De tudo o que vi e retive em mim até hoje, trago uma lembrança sutil, talvez a minha reverência simples ao sofrimento de todos aqueles que foram massacrados e exterminados pelo nazismo – as flores que guardei do Campo de Concentração de Sachsenhausen – e que trago comigo até hoje.
Era julho. O Verão estava intenso. Eu e meu namorado decidimos que iríamos conhecer um campo de concentração. Que não poderíamos seguir viagem sem viver essa experiência que sintetizou o horror da Segunda Guerra. Uma decisão nada fácil. Até que o amigo que nos hospedava em Berlim sugeriu Sachsenhausen, mais próximo do que Dachau. Perguntamos se ele já havia ido. Ele disse que não, que não se sentia à vontade de ir, talvez por ser alemão, esse passado tão próximo e triste lhe gerava um incomodo difícil de expressar. Claro que nós entendemos, e fomos sozinhos.
Mas eu não estava preparada para ver o que encontrei. Ao atravessar o portão principal, as dimensões eram muito maiores do que conhecia por fotos, filmes ou relatos. Os galpões enfileirados, a chaminé da câmera de gás, as salas onde eram realizados experimentos com crianças e fetos, as fotos e os registros nas exposições internas que tivemos a oportunidade de ver em função da data, tudo aquilo era um cenário de horror, muito pior, muito maior do que eu estava preparada para ver.

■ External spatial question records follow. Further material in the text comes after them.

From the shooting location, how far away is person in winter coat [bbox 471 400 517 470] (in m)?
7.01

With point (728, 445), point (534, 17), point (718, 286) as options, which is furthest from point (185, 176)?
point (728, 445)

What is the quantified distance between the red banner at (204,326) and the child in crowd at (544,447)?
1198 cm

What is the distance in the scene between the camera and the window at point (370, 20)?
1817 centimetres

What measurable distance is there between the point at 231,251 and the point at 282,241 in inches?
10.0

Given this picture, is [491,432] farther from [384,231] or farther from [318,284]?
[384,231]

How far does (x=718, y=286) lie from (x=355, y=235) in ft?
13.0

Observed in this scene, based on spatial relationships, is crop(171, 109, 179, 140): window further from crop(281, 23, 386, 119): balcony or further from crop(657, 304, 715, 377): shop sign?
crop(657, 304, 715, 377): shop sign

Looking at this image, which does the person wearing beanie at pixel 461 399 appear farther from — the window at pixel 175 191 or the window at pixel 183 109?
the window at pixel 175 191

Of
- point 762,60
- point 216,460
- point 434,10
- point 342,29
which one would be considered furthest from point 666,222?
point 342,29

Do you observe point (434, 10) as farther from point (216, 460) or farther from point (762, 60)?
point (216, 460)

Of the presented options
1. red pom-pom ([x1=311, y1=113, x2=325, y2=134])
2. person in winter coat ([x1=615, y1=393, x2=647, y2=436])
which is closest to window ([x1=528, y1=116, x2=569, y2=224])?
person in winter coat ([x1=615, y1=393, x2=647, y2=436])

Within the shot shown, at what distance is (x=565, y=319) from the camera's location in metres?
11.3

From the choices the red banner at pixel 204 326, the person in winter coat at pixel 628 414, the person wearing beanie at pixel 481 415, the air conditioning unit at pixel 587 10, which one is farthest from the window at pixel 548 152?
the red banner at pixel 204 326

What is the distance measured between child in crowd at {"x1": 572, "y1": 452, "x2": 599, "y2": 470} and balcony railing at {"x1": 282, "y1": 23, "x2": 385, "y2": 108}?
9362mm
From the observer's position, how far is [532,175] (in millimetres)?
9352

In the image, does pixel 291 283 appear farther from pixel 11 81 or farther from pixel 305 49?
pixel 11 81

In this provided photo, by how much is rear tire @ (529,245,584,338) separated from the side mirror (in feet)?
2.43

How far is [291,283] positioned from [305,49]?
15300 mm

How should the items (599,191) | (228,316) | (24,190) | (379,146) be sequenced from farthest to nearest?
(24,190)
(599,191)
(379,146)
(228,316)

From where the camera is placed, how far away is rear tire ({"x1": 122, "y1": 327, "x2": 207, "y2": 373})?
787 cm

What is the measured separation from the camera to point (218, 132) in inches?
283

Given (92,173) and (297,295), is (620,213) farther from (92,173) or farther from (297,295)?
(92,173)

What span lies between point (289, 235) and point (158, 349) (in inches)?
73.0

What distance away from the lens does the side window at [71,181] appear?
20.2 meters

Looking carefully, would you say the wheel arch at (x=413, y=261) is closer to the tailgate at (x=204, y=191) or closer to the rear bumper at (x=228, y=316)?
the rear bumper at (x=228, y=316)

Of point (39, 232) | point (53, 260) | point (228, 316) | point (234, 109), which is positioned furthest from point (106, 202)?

Andamos sem pressa e silenciosamente pelo Campo. É muito estranho pisar numa terra assim. Cada um foi para um lado. Vimos as cercas de arames farpados, as torres de controle, agora vazias, e por muitas vezes eu tive de me lembrar que não estava num cenário. Aquilo era real. Havia poucos turistas. O silêncio era oco. Havia uma brisa que tentava atenuar o peso daquele lugar, mas não conseguia. Mesmo com todo azul do céu sobre nossas cabeças, ali era um local difícil e de extrema dureza. Tudo tinha um peso difícil de suportar.
Até que reparei que sobre a vastidão daquele campo, havia surgido uma grama amarelada, talvez seca pelo calor que fazia, com pequenas flores, bem miudinhas. Elas cobriam quase toda a extensão plana e sem construções.
Eu me perguntei como ali ainda poderiam nascer flores? A natureza sempre me surpreende. Abaixei e peguei um ramo de flores para mim.
Para que elas sempre me lembrassem de todos os que perderam suas vidas sem motivo, por todos que tiveram seus sonhos amputados, para que jamais eu compactuasse com algo igual ou pior. Eu abri minha mochila e guardei as flores no fundo da caixa de lápis pastel que levava para todos os lugares, entre duas folhas do meu caderno de viagem.
Essas flores secas estão guardadas até hoje na mesma caixa.
E elas sempre me lembram o dia em que visitei o inferno.
Essas são as flores de Sachsenhausen.